Ob der 61jährige Bundesverfas-sungsgerichts-Präsident, der selbst der SPD angehört und dessen Amtszeit satzungsgemäß bis 1987 dauert, mit seiner Gegenattacke gut beraten ist, bleibt mehr als zweifelhaft: Unbeeindruckt von den bohrenden Fragen aus allen Altersschichten nach den ethischen Grundlagen in der Bundesrepublik — eine Diskussion, die längst über Kirchenkreise hinausreicht — beharrte der BVG-Präsident nun in einem Rundfunkinterview auf dem Argument, die Rechtsordnung sei eben „säkular“ und die Gesetze des weltlichen Rechts würden „nicht von der Kirche verfaßt, sondern sind vom weltlichen, vom irdischen Gesetzgeber zu verantworten“.
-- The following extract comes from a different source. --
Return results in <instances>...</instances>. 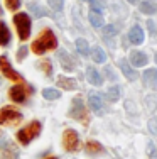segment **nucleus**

Freilich verschwieg der Chef Jurist, daß schon die vorchristliche Ethik als philosophische Disziplin stets von der Existenz der Würde des Menschen ausgegangen ist. Ein Grundsatz übrigens, der auch die so viel bemühten „Väter des Grundgesetzes“ in der Bundesrepublik bewogen hat, angesichts der menschenverachtenden Diktaturen in Europa jene Wertordnung zu schaffen, die das menschliche Ethos in den Mittelpunkt stellt.

Kein Denkverbot

Gedanklich sparsam erscheint darüber hinaus Zeidlers Vorwärtsverteidigung, Bundesverfassungsgerichts-Urteile, wie jenes zur Abtreibung, bedeuteten zwar bindende Entscheidungen, jedoch „niemals ein Denkverbot“.
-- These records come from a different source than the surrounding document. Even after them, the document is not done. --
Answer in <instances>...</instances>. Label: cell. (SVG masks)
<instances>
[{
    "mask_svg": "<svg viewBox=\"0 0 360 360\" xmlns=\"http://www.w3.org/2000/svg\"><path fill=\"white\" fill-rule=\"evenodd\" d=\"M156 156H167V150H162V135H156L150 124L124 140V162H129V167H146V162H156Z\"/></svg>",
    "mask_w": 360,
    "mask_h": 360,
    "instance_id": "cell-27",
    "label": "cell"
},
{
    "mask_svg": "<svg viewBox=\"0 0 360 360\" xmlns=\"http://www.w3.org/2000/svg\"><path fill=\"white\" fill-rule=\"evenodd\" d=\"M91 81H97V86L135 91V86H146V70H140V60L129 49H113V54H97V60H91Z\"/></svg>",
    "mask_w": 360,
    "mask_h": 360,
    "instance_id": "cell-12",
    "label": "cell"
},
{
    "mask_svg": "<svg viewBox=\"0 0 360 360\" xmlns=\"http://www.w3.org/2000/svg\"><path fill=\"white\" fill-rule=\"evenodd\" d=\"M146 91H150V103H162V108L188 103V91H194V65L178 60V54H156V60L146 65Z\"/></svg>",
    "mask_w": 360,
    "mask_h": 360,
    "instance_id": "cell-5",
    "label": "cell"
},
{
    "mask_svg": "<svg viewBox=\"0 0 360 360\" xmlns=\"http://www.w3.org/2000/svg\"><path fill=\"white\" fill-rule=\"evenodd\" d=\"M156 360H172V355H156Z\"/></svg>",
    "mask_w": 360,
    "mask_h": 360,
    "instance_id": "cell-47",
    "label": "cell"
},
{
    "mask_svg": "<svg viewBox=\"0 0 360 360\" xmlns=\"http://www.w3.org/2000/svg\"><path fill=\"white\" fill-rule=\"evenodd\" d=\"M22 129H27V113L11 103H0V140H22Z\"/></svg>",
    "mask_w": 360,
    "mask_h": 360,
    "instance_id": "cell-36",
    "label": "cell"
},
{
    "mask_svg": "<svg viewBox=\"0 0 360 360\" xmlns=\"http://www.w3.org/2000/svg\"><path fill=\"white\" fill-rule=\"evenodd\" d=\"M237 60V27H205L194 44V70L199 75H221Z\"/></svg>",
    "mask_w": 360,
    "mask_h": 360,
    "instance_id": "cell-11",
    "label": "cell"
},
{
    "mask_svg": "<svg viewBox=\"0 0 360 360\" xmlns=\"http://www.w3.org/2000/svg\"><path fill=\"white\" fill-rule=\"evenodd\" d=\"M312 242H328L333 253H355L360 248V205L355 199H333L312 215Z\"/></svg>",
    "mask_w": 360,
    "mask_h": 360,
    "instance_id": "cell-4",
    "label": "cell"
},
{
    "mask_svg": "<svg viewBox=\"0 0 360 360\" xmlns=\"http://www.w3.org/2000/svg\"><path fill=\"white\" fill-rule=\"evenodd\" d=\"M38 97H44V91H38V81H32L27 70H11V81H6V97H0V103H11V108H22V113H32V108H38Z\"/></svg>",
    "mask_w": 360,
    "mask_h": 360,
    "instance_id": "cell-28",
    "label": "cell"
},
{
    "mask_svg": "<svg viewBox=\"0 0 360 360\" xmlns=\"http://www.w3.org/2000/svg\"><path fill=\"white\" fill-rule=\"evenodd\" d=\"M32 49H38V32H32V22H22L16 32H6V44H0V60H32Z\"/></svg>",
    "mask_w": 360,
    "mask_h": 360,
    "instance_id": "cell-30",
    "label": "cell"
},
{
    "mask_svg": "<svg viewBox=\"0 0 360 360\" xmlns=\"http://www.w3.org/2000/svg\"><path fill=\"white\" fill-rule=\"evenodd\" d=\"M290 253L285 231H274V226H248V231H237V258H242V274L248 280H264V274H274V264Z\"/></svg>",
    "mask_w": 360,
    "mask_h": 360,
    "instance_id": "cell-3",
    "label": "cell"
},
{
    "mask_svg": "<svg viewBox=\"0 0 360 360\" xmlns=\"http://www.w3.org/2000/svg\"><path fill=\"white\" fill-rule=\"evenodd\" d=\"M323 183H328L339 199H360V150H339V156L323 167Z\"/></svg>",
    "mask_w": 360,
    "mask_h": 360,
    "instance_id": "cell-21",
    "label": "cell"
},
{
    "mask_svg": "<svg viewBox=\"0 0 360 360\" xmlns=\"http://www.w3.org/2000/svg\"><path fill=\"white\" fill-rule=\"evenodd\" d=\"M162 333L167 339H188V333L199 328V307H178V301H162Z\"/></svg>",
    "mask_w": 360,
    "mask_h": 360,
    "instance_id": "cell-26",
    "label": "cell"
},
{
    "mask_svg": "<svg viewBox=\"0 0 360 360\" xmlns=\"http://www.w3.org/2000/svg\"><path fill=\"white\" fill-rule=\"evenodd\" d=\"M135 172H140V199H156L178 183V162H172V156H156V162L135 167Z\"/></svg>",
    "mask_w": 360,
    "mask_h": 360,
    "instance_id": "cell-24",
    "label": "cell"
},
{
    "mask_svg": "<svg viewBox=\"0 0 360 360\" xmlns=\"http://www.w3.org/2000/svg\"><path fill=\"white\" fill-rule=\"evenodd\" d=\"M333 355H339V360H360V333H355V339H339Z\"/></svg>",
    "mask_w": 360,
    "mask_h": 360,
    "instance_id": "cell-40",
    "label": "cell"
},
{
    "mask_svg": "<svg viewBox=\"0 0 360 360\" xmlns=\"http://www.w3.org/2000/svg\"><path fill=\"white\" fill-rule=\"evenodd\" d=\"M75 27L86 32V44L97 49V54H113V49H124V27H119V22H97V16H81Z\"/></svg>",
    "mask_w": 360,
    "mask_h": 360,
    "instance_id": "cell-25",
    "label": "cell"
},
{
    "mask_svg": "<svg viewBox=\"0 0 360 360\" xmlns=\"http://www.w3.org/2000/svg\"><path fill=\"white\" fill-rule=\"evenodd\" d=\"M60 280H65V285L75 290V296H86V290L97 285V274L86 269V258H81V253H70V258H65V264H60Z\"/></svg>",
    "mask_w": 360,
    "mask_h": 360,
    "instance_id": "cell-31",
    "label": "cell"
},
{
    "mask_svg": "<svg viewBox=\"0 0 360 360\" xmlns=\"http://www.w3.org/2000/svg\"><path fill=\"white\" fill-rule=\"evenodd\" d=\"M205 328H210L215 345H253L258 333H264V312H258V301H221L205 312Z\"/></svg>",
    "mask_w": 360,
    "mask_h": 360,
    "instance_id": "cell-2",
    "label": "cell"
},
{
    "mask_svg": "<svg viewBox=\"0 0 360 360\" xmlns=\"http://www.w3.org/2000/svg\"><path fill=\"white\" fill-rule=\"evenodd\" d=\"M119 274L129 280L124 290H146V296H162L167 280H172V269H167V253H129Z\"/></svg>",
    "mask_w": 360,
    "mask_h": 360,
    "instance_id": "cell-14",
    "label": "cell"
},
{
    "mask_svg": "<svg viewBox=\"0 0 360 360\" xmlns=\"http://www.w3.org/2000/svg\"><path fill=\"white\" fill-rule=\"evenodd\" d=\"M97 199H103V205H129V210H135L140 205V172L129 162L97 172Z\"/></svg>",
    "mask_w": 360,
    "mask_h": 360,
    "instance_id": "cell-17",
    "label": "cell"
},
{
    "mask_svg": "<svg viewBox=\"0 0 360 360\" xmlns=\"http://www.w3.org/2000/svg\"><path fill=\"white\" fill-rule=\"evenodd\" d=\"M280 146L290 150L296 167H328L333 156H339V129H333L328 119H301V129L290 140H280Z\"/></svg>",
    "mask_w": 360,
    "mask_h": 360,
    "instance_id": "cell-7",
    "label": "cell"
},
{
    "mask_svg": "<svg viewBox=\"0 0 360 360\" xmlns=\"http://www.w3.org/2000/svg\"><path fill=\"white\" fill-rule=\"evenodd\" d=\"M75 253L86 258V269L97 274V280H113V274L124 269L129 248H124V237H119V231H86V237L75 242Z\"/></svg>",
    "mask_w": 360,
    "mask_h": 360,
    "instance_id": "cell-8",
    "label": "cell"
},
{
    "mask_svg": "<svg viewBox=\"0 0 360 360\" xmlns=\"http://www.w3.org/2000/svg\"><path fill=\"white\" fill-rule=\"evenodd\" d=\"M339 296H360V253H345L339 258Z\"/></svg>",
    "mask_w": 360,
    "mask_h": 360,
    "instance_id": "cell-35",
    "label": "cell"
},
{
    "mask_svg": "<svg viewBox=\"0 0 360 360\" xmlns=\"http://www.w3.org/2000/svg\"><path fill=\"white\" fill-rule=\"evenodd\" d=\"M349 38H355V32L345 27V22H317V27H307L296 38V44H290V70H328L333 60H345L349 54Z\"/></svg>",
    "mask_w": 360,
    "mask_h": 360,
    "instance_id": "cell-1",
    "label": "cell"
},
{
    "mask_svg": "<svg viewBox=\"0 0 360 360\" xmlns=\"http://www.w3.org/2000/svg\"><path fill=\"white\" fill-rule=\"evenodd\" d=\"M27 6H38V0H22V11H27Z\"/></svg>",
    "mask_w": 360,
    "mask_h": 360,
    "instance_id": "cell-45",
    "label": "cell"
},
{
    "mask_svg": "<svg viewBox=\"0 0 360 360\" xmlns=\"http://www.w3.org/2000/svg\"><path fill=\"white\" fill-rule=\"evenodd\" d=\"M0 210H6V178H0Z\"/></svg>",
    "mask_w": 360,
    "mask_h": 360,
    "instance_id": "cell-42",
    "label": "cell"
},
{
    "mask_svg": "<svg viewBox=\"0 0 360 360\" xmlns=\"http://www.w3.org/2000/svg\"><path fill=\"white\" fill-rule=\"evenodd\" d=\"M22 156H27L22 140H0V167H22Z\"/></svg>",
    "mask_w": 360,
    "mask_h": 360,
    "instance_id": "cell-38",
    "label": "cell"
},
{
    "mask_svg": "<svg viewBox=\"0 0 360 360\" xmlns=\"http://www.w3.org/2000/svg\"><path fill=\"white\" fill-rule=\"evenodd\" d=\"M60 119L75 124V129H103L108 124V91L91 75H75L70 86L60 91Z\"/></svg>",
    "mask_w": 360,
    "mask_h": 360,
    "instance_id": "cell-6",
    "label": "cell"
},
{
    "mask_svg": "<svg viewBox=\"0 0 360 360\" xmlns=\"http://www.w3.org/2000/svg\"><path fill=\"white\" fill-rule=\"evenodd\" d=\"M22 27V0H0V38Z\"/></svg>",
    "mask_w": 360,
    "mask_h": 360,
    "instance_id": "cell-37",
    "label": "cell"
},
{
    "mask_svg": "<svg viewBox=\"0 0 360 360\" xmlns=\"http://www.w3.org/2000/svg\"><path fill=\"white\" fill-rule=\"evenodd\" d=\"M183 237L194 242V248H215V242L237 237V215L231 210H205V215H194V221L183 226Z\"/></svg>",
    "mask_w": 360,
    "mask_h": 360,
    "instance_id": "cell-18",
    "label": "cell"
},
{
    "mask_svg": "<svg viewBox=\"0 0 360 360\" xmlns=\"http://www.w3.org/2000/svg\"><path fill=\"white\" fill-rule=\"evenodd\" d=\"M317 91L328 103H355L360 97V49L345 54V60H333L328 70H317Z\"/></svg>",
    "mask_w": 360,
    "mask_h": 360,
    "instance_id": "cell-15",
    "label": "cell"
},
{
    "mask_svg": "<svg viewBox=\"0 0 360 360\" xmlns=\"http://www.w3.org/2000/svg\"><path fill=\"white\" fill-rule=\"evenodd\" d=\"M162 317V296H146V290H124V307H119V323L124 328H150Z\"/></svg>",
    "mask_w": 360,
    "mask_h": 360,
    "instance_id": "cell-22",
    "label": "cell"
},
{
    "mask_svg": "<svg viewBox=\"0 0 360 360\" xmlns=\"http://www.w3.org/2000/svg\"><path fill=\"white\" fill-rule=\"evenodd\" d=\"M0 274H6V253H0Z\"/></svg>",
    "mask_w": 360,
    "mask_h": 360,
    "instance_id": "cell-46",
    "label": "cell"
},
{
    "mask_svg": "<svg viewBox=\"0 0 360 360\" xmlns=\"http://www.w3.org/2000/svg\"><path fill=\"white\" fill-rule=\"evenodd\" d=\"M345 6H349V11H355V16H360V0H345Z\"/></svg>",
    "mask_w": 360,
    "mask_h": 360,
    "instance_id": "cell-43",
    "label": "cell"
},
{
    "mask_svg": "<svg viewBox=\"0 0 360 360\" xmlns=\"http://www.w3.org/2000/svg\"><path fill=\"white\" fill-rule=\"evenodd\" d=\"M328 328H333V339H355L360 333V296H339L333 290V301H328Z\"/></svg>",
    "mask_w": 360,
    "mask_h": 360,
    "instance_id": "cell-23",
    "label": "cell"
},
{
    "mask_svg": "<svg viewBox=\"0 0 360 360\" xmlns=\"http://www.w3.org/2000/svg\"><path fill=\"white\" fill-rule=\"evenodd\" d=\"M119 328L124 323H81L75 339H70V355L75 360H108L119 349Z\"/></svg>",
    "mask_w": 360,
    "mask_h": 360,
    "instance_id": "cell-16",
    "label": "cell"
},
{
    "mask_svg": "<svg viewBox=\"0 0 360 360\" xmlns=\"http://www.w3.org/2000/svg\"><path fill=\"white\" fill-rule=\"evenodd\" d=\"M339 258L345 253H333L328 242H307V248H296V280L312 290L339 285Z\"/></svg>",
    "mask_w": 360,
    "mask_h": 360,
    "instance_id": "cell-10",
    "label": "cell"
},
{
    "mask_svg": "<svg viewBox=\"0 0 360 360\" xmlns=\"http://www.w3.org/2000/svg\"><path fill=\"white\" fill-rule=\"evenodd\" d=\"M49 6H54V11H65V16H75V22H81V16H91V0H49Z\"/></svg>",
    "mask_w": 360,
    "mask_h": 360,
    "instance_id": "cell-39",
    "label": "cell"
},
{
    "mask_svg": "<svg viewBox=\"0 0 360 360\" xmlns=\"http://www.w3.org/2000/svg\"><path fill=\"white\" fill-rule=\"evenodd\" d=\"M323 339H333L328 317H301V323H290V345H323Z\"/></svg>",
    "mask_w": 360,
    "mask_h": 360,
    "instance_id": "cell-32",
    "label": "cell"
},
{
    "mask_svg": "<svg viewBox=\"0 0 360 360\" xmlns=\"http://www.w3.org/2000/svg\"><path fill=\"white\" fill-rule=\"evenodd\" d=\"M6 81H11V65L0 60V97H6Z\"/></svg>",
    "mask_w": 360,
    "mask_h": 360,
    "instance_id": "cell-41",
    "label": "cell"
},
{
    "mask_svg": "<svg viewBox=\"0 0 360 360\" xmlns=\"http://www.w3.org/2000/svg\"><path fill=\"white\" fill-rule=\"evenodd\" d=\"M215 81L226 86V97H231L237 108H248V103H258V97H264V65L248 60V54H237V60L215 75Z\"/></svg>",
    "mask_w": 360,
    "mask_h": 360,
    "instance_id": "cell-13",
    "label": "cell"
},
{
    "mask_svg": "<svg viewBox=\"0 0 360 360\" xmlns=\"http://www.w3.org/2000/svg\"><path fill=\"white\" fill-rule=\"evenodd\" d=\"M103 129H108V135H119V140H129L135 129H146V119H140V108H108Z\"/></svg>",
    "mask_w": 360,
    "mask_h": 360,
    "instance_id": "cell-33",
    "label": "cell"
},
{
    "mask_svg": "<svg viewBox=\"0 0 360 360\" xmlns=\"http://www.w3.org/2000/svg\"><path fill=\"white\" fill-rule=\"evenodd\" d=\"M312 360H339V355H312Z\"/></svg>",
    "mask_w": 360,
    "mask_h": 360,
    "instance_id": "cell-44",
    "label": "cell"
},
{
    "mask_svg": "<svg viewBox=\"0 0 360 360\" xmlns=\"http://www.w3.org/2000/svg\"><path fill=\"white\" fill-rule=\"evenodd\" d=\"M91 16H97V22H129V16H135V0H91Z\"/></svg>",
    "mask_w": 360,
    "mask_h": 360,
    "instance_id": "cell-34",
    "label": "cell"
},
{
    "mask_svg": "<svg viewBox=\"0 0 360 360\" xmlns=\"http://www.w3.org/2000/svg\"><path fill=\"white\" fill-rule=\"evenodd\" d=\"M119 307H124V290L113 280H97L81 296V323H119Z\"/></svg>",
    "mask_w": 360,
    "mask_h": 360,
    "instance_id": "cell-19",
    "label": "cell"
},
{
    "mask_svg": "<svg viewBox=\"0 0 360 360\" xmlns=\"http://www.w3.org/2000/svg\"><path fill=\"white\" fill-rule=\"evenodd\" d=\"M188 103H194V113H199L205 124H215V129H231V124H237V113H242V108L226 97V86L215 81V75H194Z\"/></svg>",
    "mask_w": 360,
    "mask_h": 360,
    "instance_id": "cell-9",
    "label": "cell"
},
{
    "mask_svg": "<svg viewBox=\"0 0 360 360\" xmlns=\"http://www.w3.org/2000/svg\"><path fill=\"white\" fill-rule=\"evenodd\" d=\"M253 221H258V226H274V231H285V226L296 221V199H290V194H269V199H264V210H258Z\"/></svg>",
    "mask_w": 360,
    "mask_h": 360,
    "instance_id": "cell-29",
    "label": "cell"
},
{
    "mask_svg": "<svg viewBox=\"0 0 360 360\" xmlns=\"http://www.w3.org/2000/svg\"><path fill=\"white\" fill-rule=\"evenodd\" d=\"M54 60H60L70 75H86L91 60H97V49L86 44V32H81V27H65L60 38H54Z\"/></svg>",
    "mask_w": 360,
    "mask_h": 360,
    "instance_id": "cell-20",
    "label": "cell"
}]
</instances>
Doch selbst wenn es einen seriöseren Anlaß für die von Wolfgang Zeidler geschaffene Szene gäbe: Hätte man die Auseinandersetzung nicht mit mehr Weisheit führen müssen, anstatt — zwischen Hackethal'schen Selbstmord-Cocktails und 200.000 Abtreibungen in Deutschland pro Jahr — Fensterreden zu halten?